* TEXT PROVIDED
Eadweard Muybridge was an English photographer (1830-1904) known for his pioneering work in photographic studies of motion and in motion-picture projection. As we have been creating and looking into sequential images, Eadweard Muybridge work has been a great example
These images clearly shows us what happens to the human body when it is at its full potential while running. The contractions of the muscles, the movement of the legs which goes with the movements of the arms, etc.
Muybridge devised techniques to freeze animal and human locomotion, to depict movement as sequences of still images, and to reanimate these in some of the first projected moving pictures.( SFMOMA, 2023)
In 1872, Leland Stanford, former governor of California and president of the Central Pacific Railroad, asked Eadweard Muybridge to photograph a horse galloping at full speed. This simple request, intended to confirm Stanford’s theory that all of the horse’s feet were off the ground simultaneously at some point during its stride, launched Muybridge on a lifelong pursuit to record animals in motion.

* CHALLENGE 1
Lay out the stretch of the rows from the line containing "How much separation exists" through the end of the rows as a Markdown table with the columns Number and Content, leaving out blank lines.
* CHALLENGE 2
Pick up the text on Muybridge's motion studies and carry it on past its final sentence.

* MATERIAL FOR THIS EXERCISE
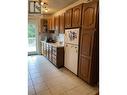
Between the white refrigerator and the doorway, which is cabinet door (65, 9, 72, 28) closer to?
the white refrigerator

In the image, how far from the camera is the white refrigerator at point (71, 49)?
Result: 358cm

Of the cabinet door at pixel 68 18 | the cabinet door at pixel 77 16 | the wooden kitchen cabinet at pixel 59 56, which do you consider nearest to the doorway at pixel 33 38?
the wooden kitchen cabinet at pixel 59 56

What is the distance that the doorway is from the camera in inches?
272

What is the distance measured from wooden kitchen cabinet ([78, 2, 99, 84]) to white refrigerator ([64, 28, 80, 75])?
11.8 inches

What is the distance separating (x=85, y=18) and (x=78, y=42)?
714 mm

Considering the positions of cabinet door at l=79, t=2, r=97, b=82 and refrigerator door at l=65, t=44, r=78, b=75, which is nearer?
cabinet door at l=79, t=2, r=97, b=82

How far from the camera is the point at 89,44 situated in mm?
2943

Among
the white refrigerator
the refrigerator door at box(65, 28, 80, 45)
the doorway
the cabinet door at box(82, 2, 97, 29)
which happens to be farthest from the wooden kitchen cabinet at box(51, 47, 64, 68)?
the doorway

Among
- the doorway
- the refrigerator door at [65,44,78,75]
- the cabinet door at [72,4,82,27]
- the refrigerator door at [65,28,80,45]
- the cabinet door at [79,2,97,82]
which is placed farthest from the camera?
the doorway

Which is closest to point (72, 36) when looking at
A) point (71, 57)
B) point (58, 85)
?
point (71, 57)

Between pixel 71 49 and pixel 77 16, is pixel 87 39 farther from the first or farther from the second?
pixel 71 49
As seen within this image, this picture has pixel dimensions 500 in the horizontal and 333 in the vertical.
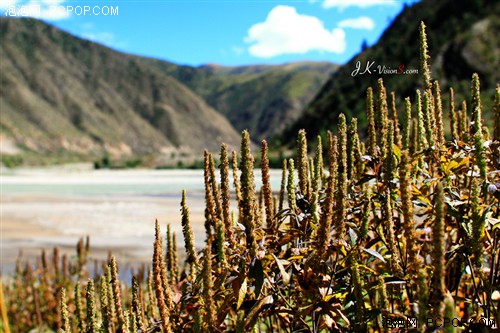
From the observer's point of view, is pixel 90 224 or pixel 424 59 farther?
pixel 90 224

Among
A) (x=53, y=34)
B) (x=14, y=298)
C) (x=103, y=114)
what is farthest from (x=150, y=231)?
(x=53, y=34)

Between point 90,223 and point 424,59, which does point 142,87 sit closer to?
point 90,223

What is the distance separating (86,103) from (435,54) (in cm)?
8141

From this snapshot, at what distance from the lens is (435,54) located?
87.8m

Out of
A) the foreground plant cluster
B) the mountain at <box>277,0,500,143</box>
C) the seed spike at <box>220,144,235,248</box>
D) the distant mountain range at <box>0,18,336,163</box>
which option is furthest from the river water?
the distant mountain range at <box>0,18,336,163</box>

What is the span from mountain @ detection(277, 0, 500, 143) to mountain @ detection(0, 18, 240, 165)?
2475cm

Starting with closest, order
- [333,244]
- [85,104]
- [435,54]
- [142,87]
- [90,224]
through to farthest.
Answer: [333,244] < [90,224] < [435,54] < [85,104] < [142,87]

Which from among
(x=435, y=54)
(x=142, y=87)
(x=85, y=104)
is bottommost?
(x=85, y=104)

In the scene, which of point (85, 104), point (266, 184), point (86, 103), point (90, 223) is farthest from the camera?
point (86, 103)

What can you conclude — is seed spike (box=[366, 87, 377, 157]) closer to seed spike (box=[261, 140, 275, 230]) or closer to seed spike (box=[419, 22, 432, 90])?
seed spike (box=[419, 22, 432, 90])

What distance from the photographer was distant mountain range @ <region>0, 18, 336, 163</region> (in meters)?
114

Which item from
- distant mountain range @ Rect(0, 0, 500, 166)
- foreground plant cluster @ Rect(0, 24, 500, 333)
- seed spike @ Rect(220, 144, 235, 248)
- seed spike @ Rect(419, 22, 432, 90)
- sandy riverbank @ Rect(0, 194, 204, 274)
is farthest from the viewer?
distant mountain range @ Rect(0, 0, 500, 166)

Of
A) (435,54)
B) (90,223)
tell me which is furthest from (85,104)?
(90,223)

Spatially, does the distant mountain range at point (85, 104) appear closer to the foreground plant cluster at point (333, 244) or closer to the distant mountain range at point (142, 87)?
the distant mountain range at point (142, 87)
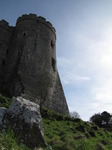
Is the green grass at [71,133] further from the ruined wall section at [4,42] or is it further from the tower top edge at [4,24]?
the tower top edge at [4,24]

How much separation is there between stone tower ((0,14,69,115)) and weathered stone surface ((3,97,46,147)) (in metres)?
14.4

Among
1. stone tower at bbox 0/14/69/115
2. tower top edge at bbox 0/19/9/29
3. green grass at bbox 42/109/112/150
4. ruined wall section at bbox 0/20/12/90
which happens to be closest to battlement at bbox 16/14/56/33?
stone tower at bbox 0/14/69/115

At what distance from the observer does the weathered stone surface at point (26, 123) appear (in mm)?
5361

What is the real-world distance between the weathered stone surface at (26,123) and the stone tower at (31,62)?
1436cm

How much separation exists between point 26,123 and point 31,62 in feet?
58.7

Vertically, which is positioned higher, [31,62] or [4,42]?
[4,42]

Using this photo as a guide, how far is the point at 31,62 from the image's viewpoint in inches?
909

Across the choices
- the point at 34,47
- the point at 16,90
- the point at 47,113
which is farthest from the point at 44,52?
the point at 47,113

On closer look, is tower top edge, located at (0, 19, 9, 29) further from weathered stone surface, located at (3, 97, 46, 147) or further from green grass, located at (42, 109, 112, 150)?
weathered stone surface, located at (3, 97, 46, 147)

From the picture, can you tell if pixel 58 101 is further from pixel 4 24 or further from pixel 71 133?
pixel 4 24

* EXERCISE ANSWER 1
| Number | Content |
|---|---|
| 1 | How much separation exists between point 26,123 and point 31,62 in feet? |
| 2 | 58.7 |
| 3 | Vertically, which is positioned higher, [31,62] or [4,42]? |
| 4 | [4,42] |
| 5 | Using this photo as a guide, how far is the point at 31,62 from the image's viewpoint in inches? |
| 6 | 909 |
| 7 | Across the choices |
| 8 | - the point at 34,47 |
| 9 | - the point at 16,90 |
| 10 | - the point at 47,113 |
| 11 | which is farthest from the point at 44,52? |
| 12 | the point at 47,113 |
| 13 | On closer look, is tower top edge, located at (0, 19, 9, 29) further from weathered stone surface, located at (3, 97, 46, 147) or further from green grass, located at (42, 109, 112, 150)? |
| 14 | weathered stone surface, located at (3, 97, 46, 147) |
| 15 | From the picture, can you tell if pixel 58 101 is further from pixel 4 24 or further from pixel 71 133? |
| 16 | pixel 4 24 |

* EXERCISE ANSWER 2
He developed an ingenious method of stop-action photography: a battery of twenty-four cameras triggered either at timed intervals or as the horse’s legs tripped a wire suspended above the ground. The result was a sequence of discrete images representing postures previously invisible to the human eye. (American, E.M.B.References )
Reference
- Muybridge, Eadweard (2023) SFMOMA. Available at: https://www.sfmoma.org/artist/eadweard_muybridge/#:~:text=Muybridge%20also%20used%20his%20camera,the%20first%20projected%20moving%20pictures. (Accessed: 08 October 2023).
- American, E.M.B. and (no date) Eadweard Muybridge: Attitudes of animals in motion, The Metropolitan Museum of Art. Available at: https://www.metmuseum.org/art/collection/search/700109 (Accessed: 08 October 2023).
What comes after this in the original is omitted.